1. CF Async Operation Failures
When a CAPI async operation is requested, the Cloud Controller serializes that specific request into a job object and places it into the database. The serialized job is then picked up by a Cloud Controller Worker, deserialized, and then executed.
A CAPI operational optimization resulted in slight changes to the job object. This means that a job created and serialized by a TAS v2.7 Cloud Controller can not be deserialized by a TAS v2.6 Cloud Controller Worker.
During the
Apply Changes, the Cloud Controller instance group updates before the Cloud Controller Worker instance group.
The impact can be visualized below:
1. Cloud Controller updates from v2.6 to v2.7
2. An async CAPI operation request results in a job object serialized by the updated Cloud Controller and then placed in database
3. A v2.6 Cloud Controller Worker picks up the job object but fails to deserialize as it has not yet updated with the new spec for the job
4. Cloud Controller Workers will continue to execute this every 5 minutes until either they are all updated or the job expires after 24 hours
Potential Duration of Impact
When the first Cloud Controller updates from v2.6 to v2.7 until the last Cloud Controller Worker updates from v2.6 to v2.7.

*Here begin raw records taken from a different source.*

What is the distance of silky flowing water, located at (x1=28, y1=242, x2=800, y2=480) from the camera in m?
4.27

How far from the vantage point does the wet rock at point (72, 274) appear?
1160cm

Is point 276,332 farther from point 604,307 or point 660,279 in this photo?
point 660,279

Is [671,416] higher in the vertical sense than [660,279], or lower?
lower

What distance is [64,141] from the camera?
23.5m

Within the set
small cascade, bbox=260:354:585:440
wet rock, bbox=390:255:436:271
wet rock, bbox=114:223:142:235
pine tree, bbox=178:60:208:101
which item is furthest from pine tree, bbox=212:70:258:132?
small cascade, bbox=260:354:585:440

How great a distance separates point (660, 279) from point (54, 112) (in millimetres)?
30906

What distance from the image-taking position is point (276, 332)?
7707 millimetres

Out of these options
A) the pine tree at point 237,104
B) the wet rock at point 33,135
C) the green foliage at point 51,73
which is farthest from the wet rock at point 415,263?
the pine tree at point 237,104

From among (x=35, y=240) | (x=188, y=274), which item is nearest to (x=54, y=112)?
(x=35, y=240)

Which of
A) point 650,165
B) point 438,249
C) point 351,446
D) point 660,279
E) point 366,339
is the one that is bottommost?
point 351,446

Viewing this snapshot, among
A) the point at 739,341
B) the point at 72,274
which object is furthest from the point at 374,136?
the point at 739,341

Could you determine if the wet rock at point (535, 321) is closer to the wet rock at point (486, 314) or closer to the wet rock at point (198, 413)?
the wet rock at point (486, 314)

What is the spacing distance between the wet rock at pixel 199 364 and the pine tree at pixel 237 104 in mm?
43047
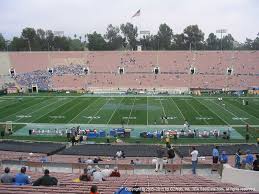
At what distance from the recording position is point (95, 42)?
99.7m

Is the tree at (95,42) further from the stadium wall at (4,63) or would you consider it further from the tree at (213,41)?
the tree at (213,41)

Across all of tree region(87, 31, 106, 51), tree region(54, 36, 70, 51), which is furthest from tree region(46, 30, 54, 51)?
tree region(87, 31, 106, 51)

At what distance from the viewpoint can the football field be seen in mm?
34219


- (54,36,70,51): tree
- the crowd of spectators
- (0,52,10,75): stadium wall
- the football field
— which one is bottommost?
the football field

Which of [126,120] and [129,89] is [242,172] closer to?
[126,120]

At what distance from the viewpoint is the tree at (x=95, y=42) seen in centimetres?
9944

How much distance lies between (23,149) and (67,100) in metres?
26.3

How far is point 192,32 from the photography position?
10219 cm

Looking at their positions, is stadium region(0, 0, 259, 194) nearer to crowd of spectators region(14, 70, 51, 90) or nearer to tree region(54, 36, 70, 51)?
crowd of spectators region(14, 70, 51, 90)

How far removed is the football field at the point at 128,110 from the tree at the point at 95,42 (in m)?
50.2

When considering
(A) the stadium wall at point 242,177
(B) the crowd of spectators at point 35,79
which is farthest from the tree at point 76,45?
(A) the stadium wall at point 242,177

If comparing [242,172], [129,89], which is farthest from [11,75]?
[242,172]

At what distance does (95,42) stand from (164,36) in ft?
68.6

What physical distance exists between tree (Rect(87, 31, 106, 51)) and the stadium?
7298mm
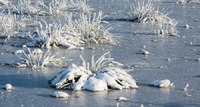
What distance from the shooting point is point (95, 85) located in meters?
7.32

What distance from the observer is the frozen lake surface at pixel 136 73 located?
678cm

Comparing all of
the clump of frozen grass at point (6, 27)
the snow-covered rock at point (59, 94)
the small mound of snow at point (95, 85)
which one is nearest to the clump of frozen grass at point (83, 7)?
the clump of frozen grass at point (6, 27)

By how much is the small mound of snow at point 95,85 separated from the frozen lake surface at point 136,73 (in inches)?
4.8

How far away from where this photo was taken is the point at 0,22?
12.8 metres

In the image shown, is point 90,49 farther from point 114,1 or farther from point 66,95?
point 114,1

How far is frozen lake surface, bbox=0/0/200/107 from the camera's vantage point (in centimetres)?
678

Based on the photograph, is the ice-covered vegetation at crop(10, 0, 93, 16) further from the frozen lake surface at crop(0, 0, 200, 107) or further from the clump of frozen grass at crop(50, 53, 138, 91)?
the clump of frozen grass at crop(50, 53, 138, 91)

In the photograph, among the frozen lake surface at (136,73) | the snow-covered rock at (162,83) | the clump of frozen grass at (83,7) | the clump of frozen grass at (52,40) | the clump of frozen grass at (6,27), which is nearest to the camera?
the frozen lake surface at (136,73)

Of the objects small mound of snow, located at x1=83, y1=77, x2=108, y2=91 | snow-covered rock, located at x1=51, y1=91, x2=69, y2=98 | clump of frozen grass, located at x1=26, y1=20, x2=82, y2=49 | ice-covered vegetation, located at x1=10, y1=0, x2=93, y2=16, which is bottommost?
snow-covered rock, located at x1=51, y1=91, x2=69, y2=98

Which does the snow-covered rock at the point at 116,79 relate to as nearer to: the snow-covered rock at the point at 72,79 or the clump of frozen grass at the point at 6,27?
the snow-covered rock at the point at 72,79

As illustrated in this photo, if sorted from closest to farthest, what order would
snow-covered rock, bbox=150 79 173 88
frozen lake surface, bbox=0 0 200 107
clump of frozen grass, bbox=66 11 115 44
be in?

When a Cloud Controller Worker fails to deserialize a job, the error message will look similar to the following:
FAILED permanently with Delayed::DeserializationError: Job failed to load: undefined class/module VCAP::CloudController
2. Application Staging Failures
Prior to TAS v2.7, the
file_server job (located in the Diego Brain instance group) only listened on
port 8080. A security enhancement for Diego introduced an additional
TLS port (
8447) for the
file_server to listen on.
https_server_enabled: true
https_listen_addr: 0.0.0.0:8447
https_url: https://file-server.service.cf.internal:8447
The Cloud Controller instance group contains a
property pointing to the
file_server endpoint in the Diego Brain. Once a Cloud Controller updates to v2.7, the new https
file_server endpoint will used by that Cloud Controller. This impacts the staging process as the
file_server will not be able to be reached.
The error message will look similar to the following:
{"timestamp":"2020-08-18T00:45:03.379028646Z","level":"info","source":"bbs","message":"bbs.request.reject-task.reject-task.reject-task","data":{"guid":"f482284d-bdbe-4b91-8769-143f0667df12","rejection-reason":"failed to download cached artifacts","session":"3009.1.1"}}
Staging will continue to fail potentially until all the Diego Brains are updated. Staging will be sporadically successful if the request hits an un-upgraded Cloud Controller or if one of the Diego Brains has been updated. Staging impact should fully be resolved when all Diego Brains have been updated.
The impact can be visualized below:
1. Cloud Controller updates from v2.6 to v2.7
2. A developer pushes an app and the CAPI request (
cf push) hits the Cloud Controller that has been updated
3. That Cloud Controller will need to communicate with the
file_server job as part of the staging process but its request gets refused by an un-upgraded Diego Brain. This is because the un-upgraded Diego Brain isn't listening on the new
https port yet
4. The
cf push fails
Potential Duration of Impact
When the first Cloud Controller updates from v2.6 to v2.7 until the last Diego Brain updates from v2.6 to v2.7.